The popularity of the GAA began to wane in the 1890s after they gave their full support to Parnell in the divorce scandal that would disgrace him. Alongside this, Parnell’s untimely death in 1891 and the House of Lord’s rejection of the Second Home Rule Bill in 1893, the dream of constitutional nationalism started to die. This allowed for the re-emergence of extreme republicanism in new groups such as Sinn Féin and the Irish Volunteers, and the GAA would play a significant part in bolstering the success of these movements. ‘Everyone knew that the Gaelic athletic clubs were political associations in everything but in name’ said Mr. T. W. Russell in the House of Commons in June, 1893, ‘and in a month they could be armed and would become an effective force’.

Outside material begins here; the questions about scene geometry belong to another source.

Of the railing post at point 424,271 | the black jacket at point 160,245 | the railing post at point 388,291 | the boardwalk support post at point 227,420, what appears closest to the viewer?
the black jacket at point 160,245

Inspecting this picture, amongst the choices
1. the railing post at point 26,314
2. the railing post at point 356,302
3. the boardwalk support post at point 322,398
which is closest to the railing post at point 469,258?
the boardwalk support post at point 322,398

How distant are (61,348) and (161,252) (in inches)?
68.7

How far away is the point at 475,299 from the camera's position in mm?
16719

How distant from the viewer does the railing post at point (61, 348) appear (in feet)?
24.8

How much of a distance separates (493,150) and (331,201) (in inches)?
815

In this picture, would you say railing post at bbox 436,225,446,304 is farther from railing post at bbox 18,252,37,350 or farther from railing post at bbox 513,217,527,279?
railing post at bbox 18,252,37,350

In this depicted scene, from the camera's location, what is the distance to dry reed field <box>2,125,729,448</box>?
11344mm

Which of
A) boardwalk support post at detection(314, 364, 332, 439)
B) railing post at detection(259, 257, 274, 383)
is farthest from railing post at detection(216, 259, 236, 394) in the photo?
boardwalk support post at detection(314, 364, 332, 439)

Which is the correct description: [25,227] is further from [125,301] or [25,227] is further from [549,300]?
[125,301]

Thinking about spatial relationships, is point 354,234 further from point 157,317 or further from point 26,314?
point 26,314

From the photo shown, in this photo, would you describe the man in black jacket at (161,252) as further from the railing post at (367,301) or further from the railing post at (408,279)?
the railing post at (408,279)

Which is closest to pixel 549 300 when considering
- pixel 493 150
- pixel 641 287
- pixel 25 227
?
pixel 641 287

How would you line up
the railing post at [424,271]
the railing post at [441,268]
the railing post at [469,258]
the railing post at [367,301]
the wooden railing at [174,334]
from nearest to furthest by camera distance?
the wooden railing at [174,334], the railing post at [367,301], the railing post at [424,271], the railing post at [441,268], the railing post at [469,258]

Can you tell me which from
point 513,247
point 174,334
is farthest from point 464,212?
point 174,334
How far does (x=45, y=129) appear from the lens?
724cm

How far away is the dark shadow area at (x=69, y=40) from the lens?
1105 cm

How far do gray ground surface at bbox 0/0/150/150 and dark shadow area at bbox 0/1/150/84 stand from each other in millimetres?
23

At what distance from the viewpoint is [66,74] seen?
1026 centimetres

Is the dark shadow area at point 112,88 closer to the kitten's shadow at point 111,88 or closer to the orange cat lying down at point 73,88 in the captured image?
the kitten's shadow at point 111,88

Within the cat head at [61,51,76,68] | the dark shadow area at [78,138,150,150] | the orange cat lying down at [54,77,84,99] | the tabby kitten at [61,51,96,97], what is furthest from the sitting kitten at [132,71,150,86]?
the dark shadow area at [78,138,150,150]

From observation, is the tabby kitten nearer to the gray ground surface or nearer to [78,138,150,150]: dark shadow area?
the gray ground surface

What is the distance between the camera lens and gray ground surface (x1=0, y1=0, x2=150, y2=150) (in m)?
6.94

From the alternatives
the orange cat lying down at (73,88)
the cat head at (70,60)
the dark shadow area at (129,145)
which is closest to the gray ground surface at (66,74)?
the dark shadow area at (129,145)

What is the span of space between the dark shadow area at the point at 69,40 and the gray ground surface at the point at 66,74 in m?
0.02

Though Russell’s prediction didn’t exactly come true, historian Mike Cronin describes a group of Fianna Éireann boys who joined a Gaelic football game in Phoenix Park, Dublin in 1916 and, upon kicking the ball into a British army munitions store, overpowered the sentry there and stole weapons that were used in the Easter Rising days later.

Estimates of the number of GAA members involved in the Republican Rising reach approximately 350. On this sum, one in five of the rebels that fought British soldiers that week were members of the GAA. Most notable was Patrick Pearse, a staunch advocate of Gaelic games whose name appears at the bottom of the Irish Proclamation of Independence and was executed on the 3rd of May, 1916 for his role in the Rising. Indeed, the Official Commission of Inquiry into the events of Easter week by British civil servants directly implicated the GAA as an instigating factor in the rebellion. Following this, Gaelic athletic clubs became closely associated with Sinn Féin and tournaments were staged to raise money for Republican political prisoners. At the All-Ireland football final of 1917, Clare paraded onto the pitch carrying a banner that read ‘Up de Valera’.

But it was the events of the 21st of November, 1920 that would come to define the GAA’s relationship with Irish nationalist politics. That morning, IRA men under instruction from Michael Collins assassinated fourteen British intelligence officers at their flats in Dublin. In response, the British army sent the brutal Black and Tans into Croke Park, home of Gaelic games, to open fire indiscriminately on players and spectators. The events of Bloody Sunday linked the GAA firmly to the Republican cause which of course influenced anti-British sentiment and was exploited by the IRA. Michael Collins, a keen hurler himself, would travel to London in December 1921 to sign the Anglo-Irish Treaty that released from British rule twenty-six of the thirty-two counties of Ireland.

The truth is that the GAA was politicised and linked to republicanism from the very start, no matter how much Cusack or other early members attempted to distance themselves from it. At a time when a cultural revival was being used to demonstrate the stark differences between Ireland and Britain and highlight the distinctiveness of the Gaelic race, the GAA was clearly attractive to the radical-minded and the anti-British. Its intervention in political discussions and its part played in the Easter Rising leave little doubt that the GAA was a breeding ground for a new generation of culturally aware revolutionaries, and its impact in the years leading up to independence in 1921 should not be overlooked.



Cronin, Duncan & Rouse, The GAA: A People’s History, (The Collins Press: Cork, 2009).